A tool for finding out which form fields are required and lists:

every question you askwho within your organization uses the answers to each questionwhat they use them forwhether an answer is required or optionalif an answer is required, what happens if a user enters any old thing just to get through the form

To develop a question protocol, you have to define the core business objective for the form.

Is the primary goal to facilitate the transfer of money into company coffers? To generate a lead? To book an appointment?

Write it down. It may seem so obvious that you feel dumb writing it down, but write it down and share it with the employees you captured in your people-inventory all the same.

And then proceed to document everything else for the protocol. The result could be a straightforward document, or it could be something that more resembles a service blueprint. A service blueprint is in some ways the counterpart to a customer journey — it puts the form in the broader context of what the organization needs to support the objective that your form supports.

You’ll use the document or blueprint to try to keep everyone aligned with the original purpose of the form.

See, once you start poking around, you’ll find everyone has different priorities. People in one department will want to gather contact information to meet their objectives, while others may be happy to forego some data collection in the interest of immediate economic benefits. It’s good to identify secondary goals as just that — secondary — early in the process.

Over time, people may try to advance questions relating to secondary goals as being just as valuable as the main objective.
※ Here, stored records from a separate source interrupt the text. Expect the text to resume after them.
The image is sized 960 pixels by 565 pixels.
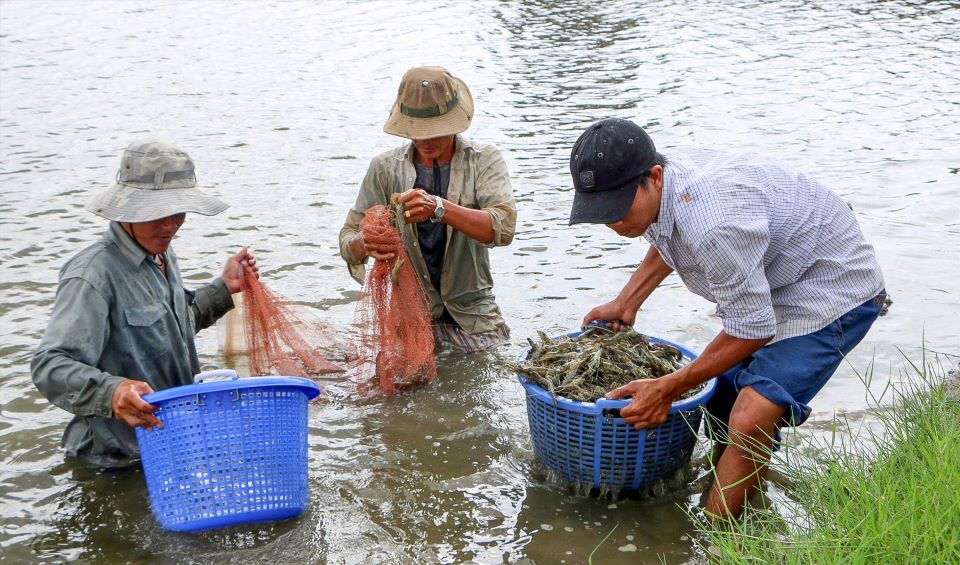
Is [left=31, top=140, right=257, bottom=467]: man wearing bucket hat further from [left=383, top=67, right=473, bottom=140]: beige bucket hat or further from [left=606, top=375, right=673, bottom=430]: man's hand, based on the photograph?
[left=606, top=375, right=673, bottom=430]: man's hand

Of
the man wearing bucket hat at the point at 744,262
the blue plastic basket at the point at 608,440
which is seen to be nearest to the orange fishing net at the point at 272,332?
the blue plastic basket at the point at 608,440

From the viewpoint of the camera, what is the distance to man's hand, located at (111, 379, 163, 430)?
3418 millimetres

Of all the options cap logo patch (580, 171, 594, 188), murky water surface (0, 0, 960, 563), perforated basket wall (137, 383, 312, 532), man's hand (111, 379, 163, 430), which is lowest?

They may insist that phone numbers, addresses, and other fields be required to complete the form.

That’s when your blueprints and maps come in handy. You want to try to prevent the form from growing into a Frankenform that requires people to share everything, including a DNA sample, with the organization.

Land a compromise

Here's a trick I’ve found when it comes to gleaning more information from users without burdening the main form with a million questions.

Upon submission, have the form automatically redirect people to a hidden landing page on the website. This thank-you page can include a second form that asks just a couple of questions that are of particular value to the organization — things like:

  • How did you hear about us?

  • What made you decide to (donate/schedule/contact us) today?

  • Can we send you our brochure? (If so, then ask for their address.)

You’d be surprised how many people will “take one minute to answer two questions.” This lets you gather more information related to secondary goals without putting your primary form at risk.

Be stupid obvious

Question protocols and blueprints support an underlying pattern when it comes to creating forms: The things you assume to be dead simple, obvious, and immutable are rarely what they seem.

Time will work against you. Over time, understanding unravels. Teams fall out of alignment as new people come along with different values, technology changes, and people simply forget why they chose one path over another.

Question protocols, journey maps, service blueprints … They’re all just a means to maintain alignment within the organization. Successful design is documented design.